* [What you should do] Copy verbatim the span of lines beginning at the line that contains "1 - TOOL 6302" and ending with the final line of the data. Exclude pictures from the copy.

* [Data for this exercise]
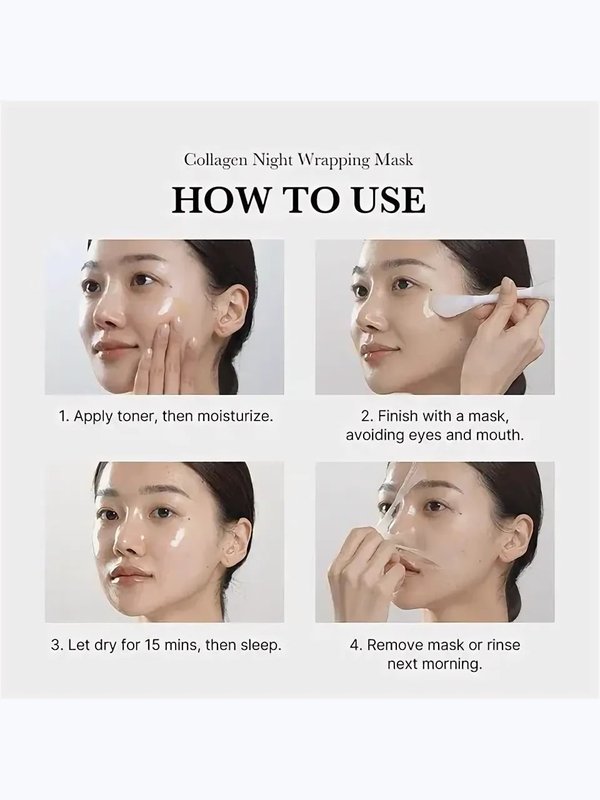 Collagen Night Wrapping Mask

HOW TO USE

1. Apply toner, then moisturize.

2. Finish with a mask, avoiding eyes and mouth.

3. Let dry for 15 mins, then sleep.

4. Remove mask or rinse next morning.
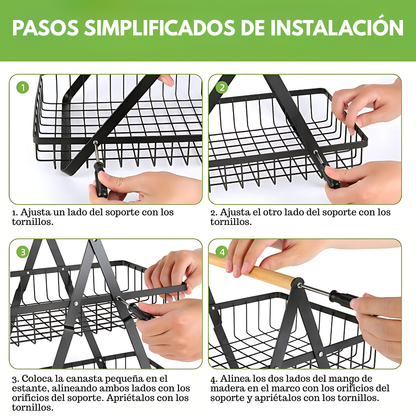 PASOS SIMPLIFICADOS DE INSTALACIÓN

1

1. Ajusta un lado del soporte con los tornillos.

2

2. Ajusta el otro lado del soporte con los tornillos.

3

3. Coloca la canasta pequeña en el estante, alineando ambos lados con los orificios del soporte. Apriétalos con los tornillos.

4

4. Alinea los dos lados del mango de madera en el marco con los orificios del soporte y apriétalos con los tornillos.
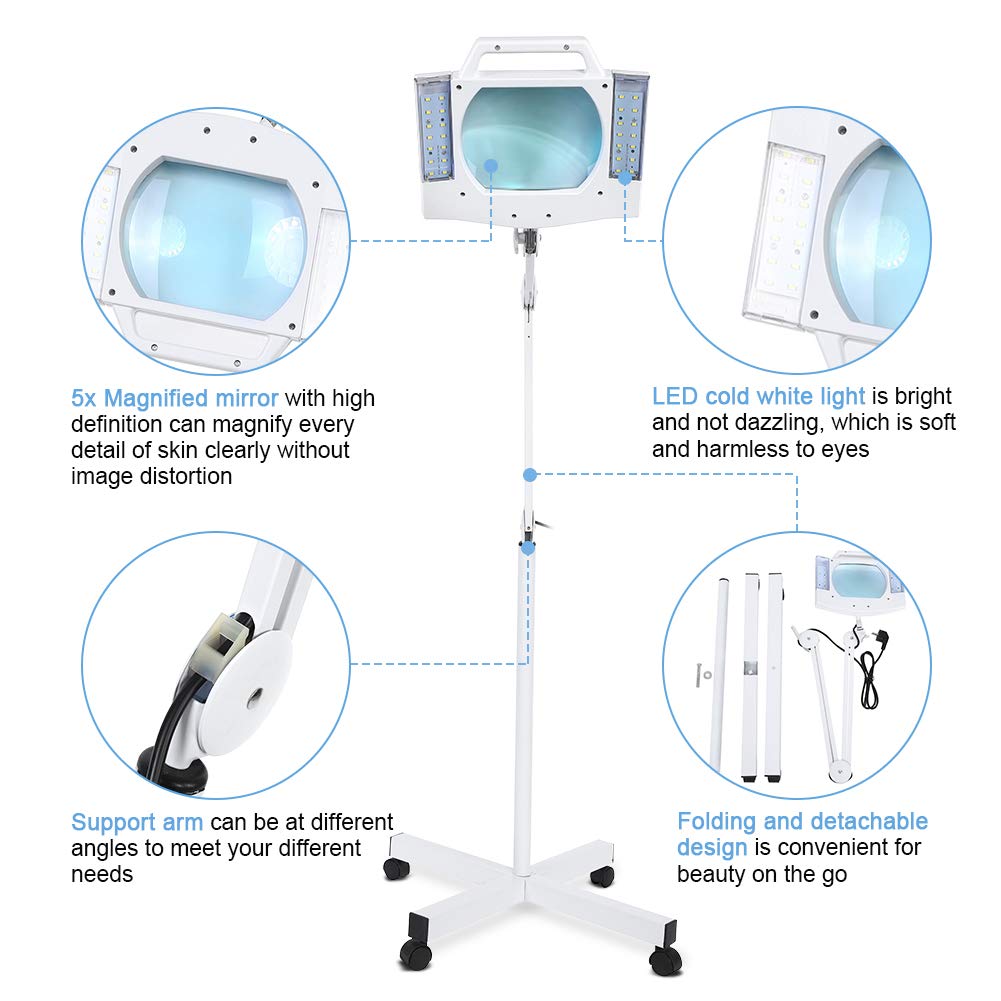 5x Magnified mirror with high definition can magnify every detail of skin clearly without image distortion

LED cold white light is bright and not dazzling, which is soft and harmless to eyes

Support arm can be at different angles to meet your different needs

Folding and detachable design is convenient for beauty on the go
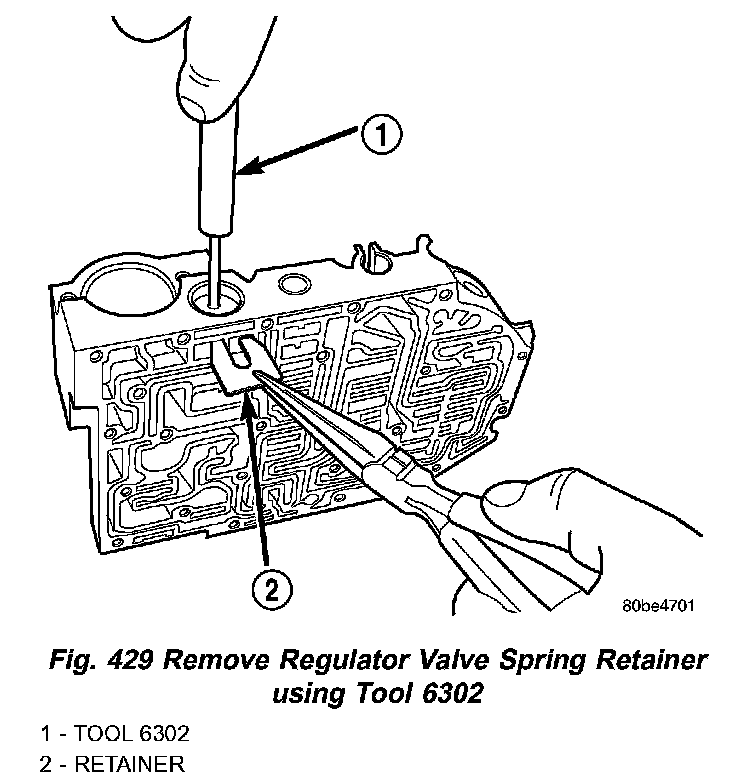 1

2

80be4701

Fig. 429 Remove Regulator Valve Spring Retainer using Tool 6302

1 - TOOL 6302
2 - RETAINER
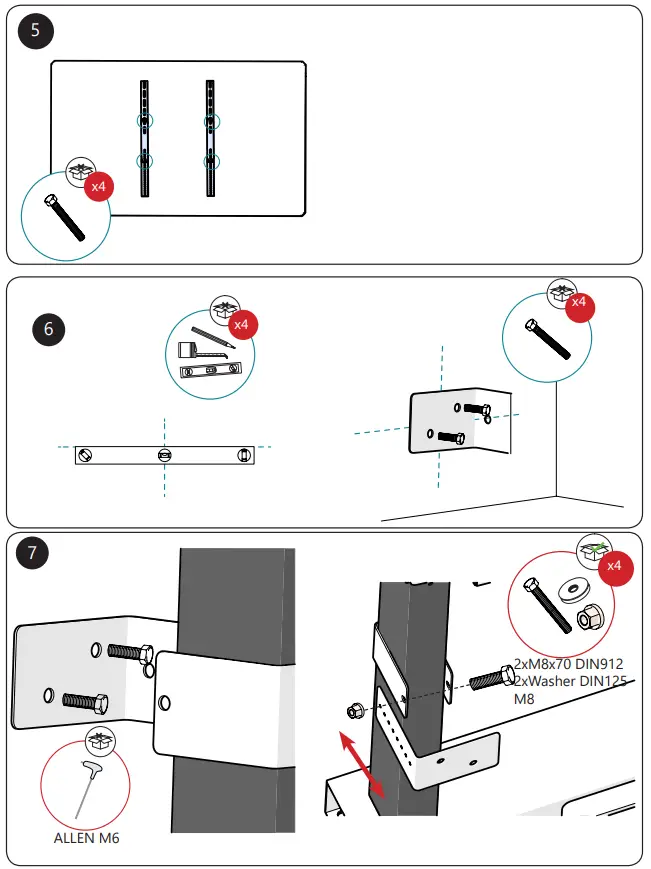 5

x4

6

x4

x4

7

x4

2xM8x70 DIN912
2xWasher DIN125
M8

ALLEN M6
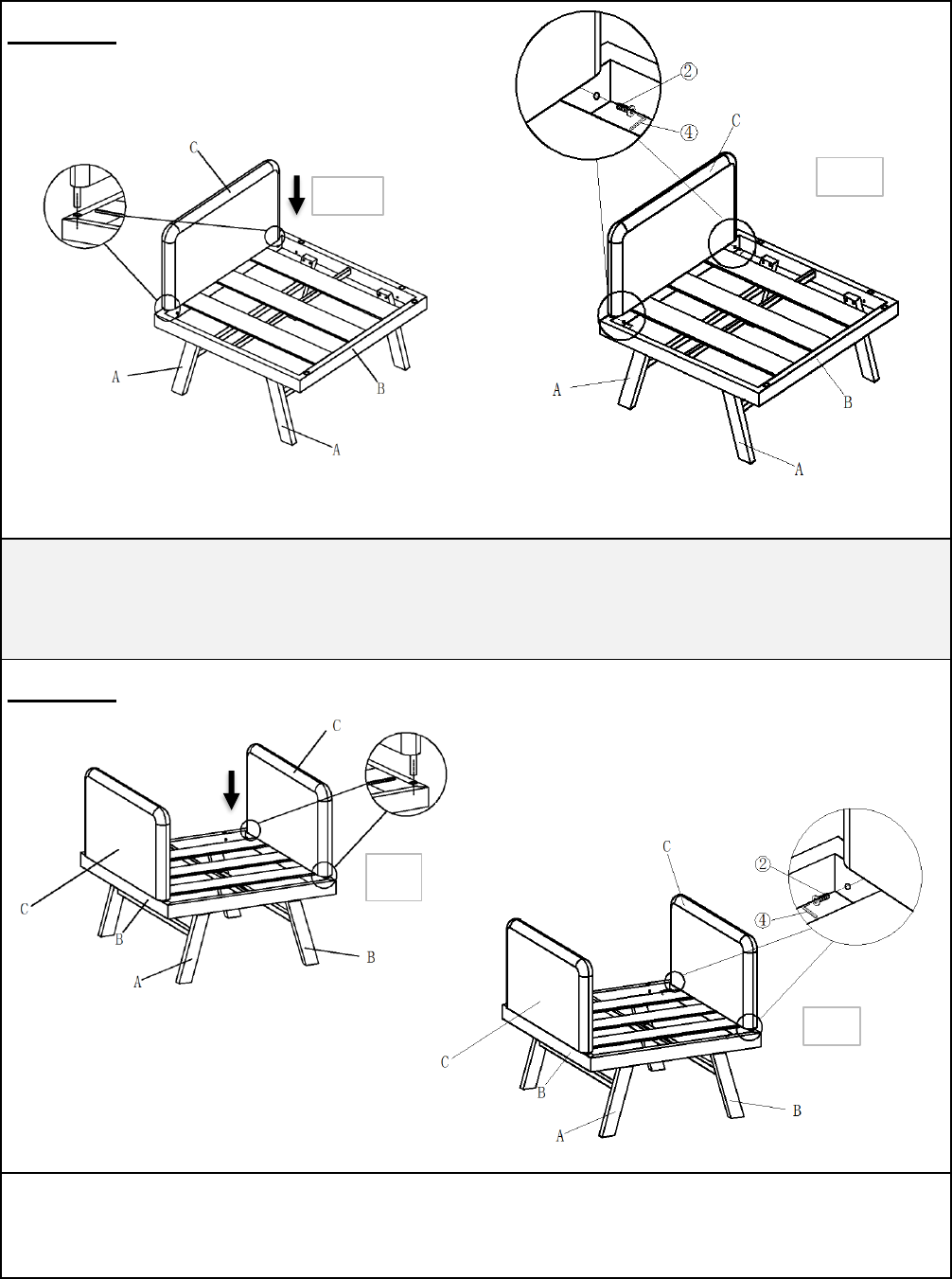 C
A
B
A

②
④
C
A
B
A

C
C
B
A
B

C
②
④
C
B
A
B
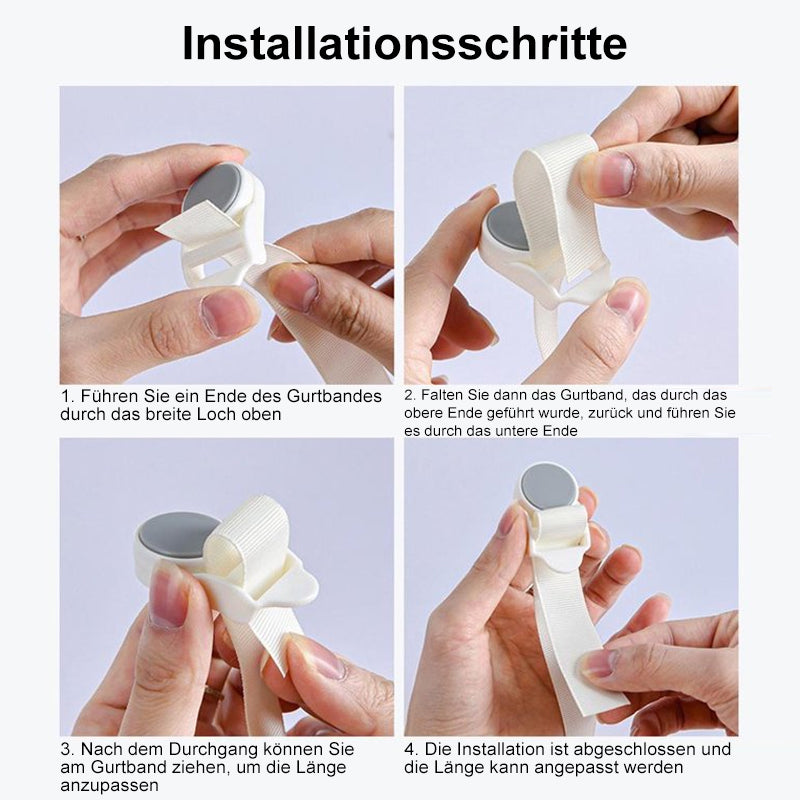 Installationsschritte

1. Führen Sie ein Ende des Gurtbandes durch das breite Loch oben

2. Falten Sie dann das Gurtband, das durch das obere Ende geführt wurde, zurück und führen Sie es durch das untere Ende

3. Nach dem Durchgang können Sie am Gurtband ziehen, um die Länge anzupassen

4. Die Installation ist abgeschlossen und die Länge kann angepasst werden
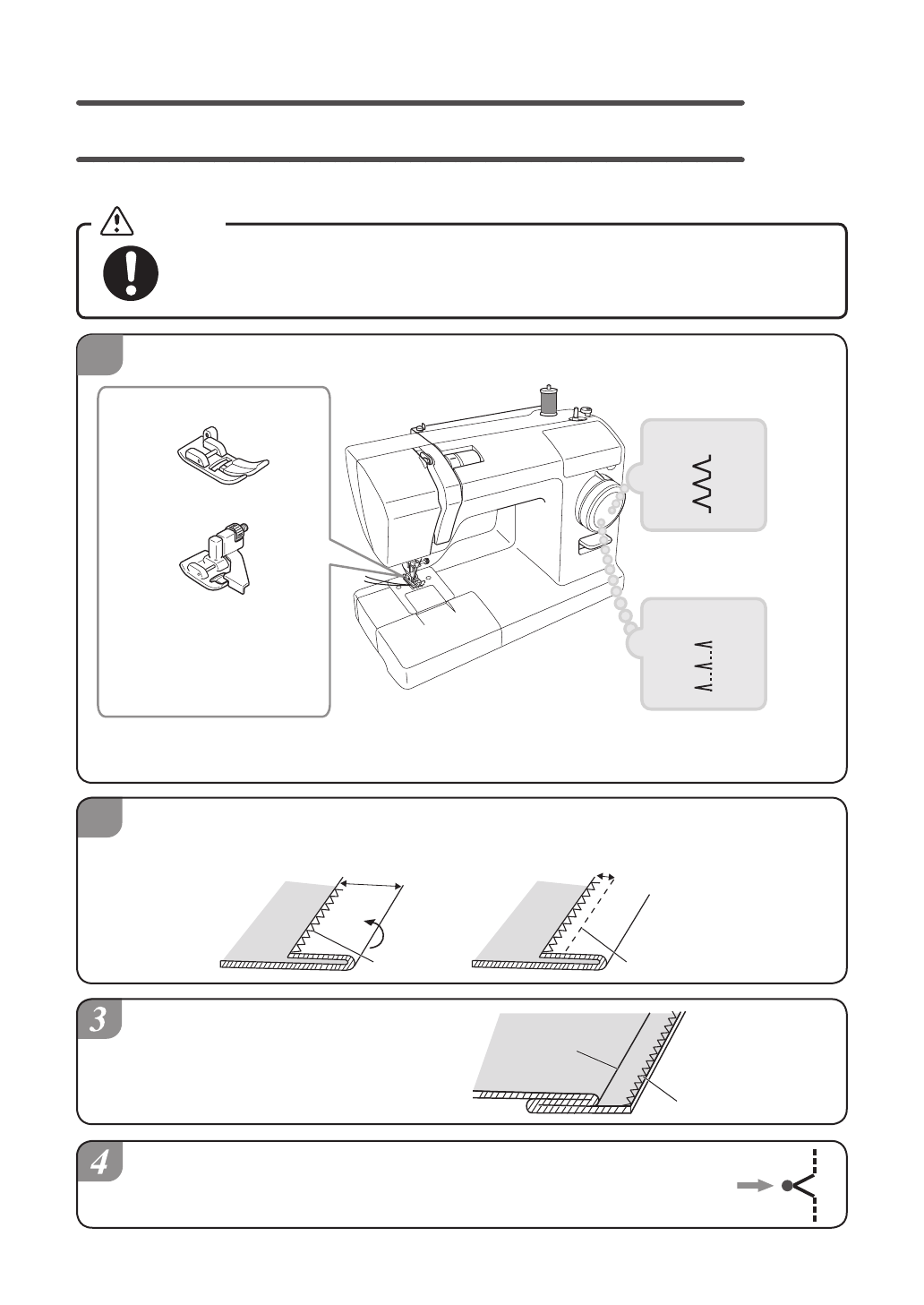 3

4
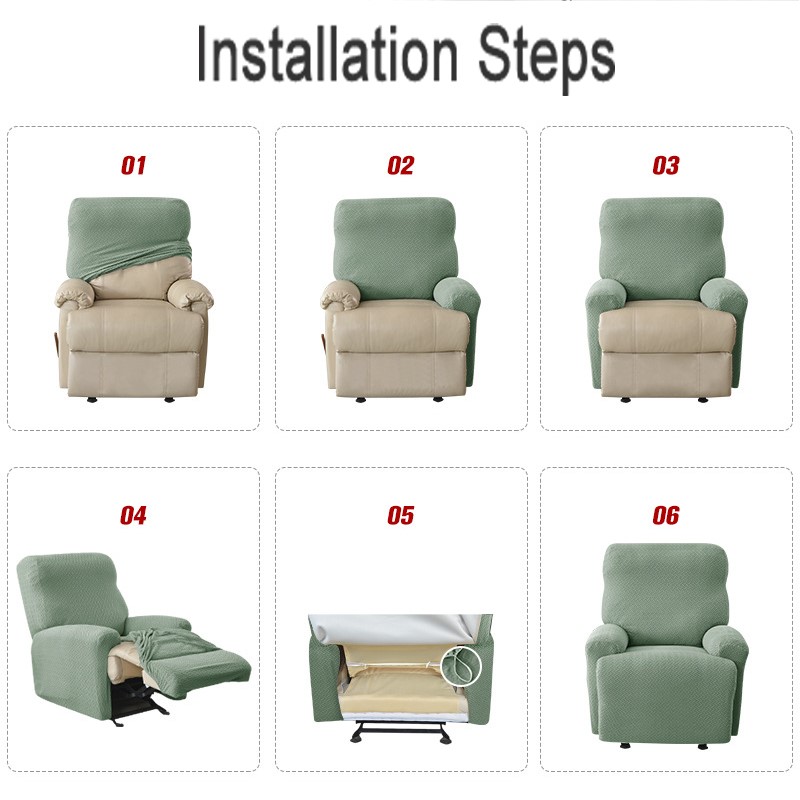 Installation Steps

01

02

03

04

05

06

* [Answer to this exercise]
1 - TOOL 6302
2 - RETAINER
 5

x4

6

x4

x4

7

x4

2xM8x70 DIN912
2xWasher DIN125
M8

ALLEN M6
 C
A
B
A

②
④
C
A
B
A

C
C
B
A
B

C
②
④
C
B
A
B
 Installationsschritte

1. Führen Sie ein Ende des Gurtbandes durch das breite Loch oben

2. Falten Sie dann das Gurtband, das durch das obere Ende geführt wurde, zurück und führen Sie es durch das untere Ende

3. Nach dem Durchgang können Sie am Gurtband ziehen, um die Länge anzupassen

4. Die Installation ist abgeschlossen und die Länge kann angepasst werden
 3

4
 Installation Steps

01

02

03

04

05

06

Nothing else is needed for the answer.